----- DATA EXCERPTS

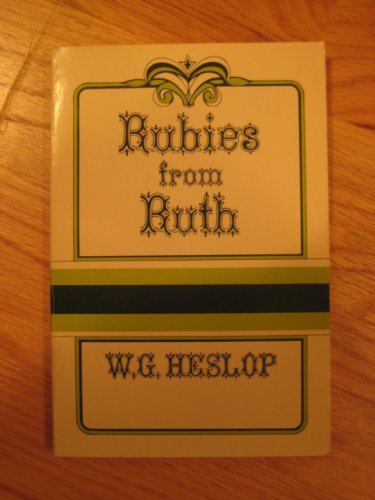 Rubies from Ruth (0825428300) by W. G. Heslop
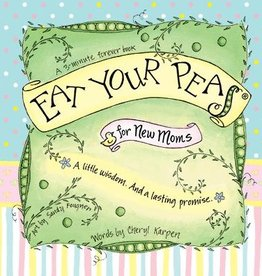 Gently Spoken Eat Your Peas for New Moms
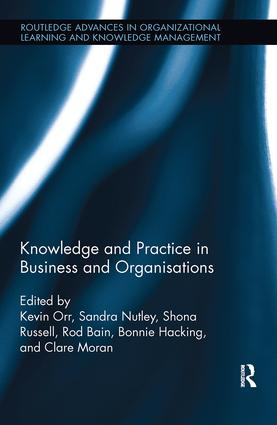 Knowledge and Practice in Business and Organisations: 1st Edition (Paperback) book cover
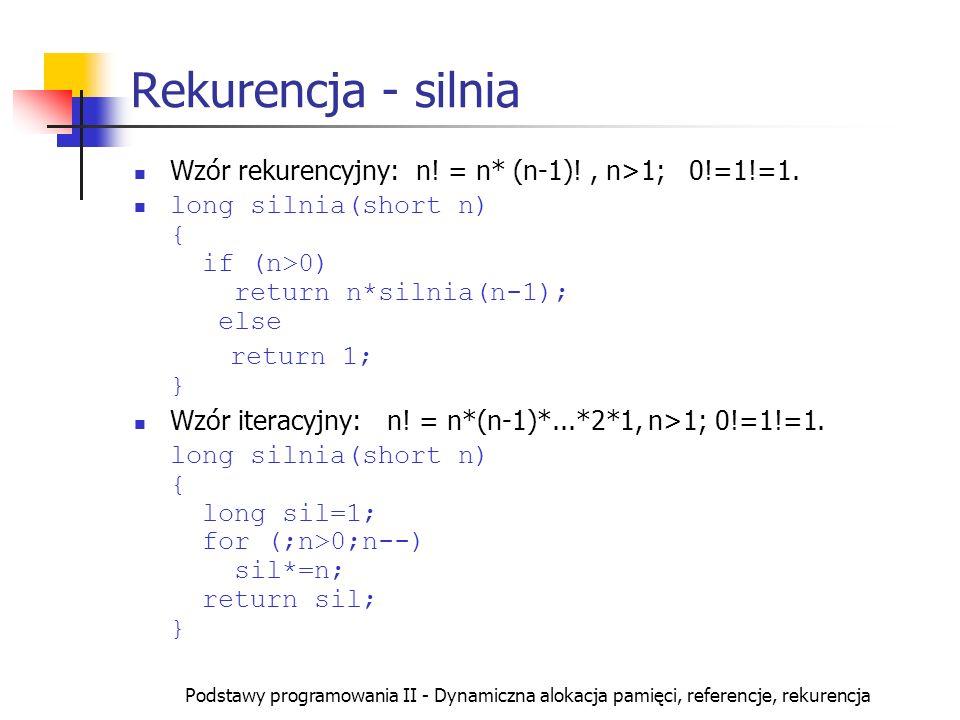Podstawy programowania II - Dynamiczna alokacja pamięci, referencje, rekurencja Rekurencja - silnia Wzór rekurencyjny: n! = n* (n-1)!, n>1; 0!=1!=1. l
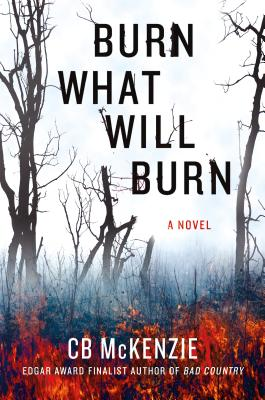 Burn What Will Burn - McKenzie, C B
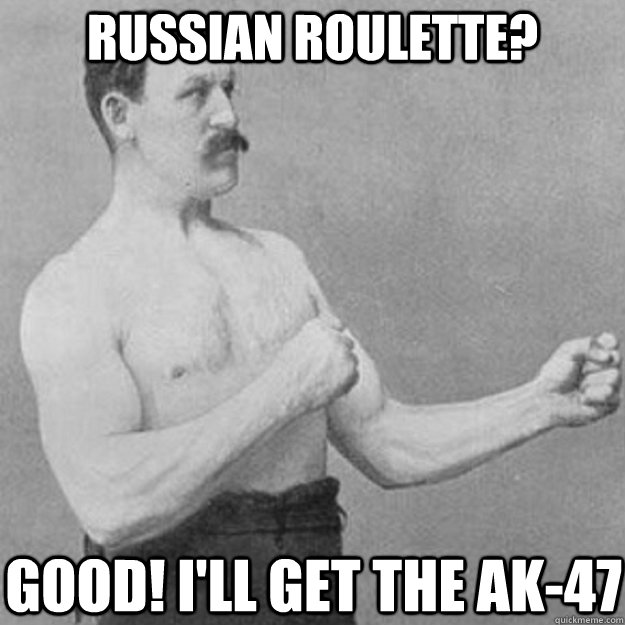 russian roulette good ill get the ak47 - overly manly man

----------

§ **EXERCISE REQUIREMENTS**
Output all of the data exactly as it stands, minus any images.

§ **RESPONSE**
 Rubies from Ruth (0825428300) by W. G. Heslop
 Gently Spoken Eat Your Peas for New Moms
 Knowledge and Practice in Business and Organisations: 1st Edition (Paperback) book cover
Podstawy programowania II - Dynamiczna alokacja pamięci, referencje, rekurencja Rekurencja - silnia Wzór rekurencyjny: n! = n* (n-1)!, n>1; 0!=1!=1. l
 Burn What Will Burn - McKenzie, C B
 russian roulette good ill get the ak47 - overly manly man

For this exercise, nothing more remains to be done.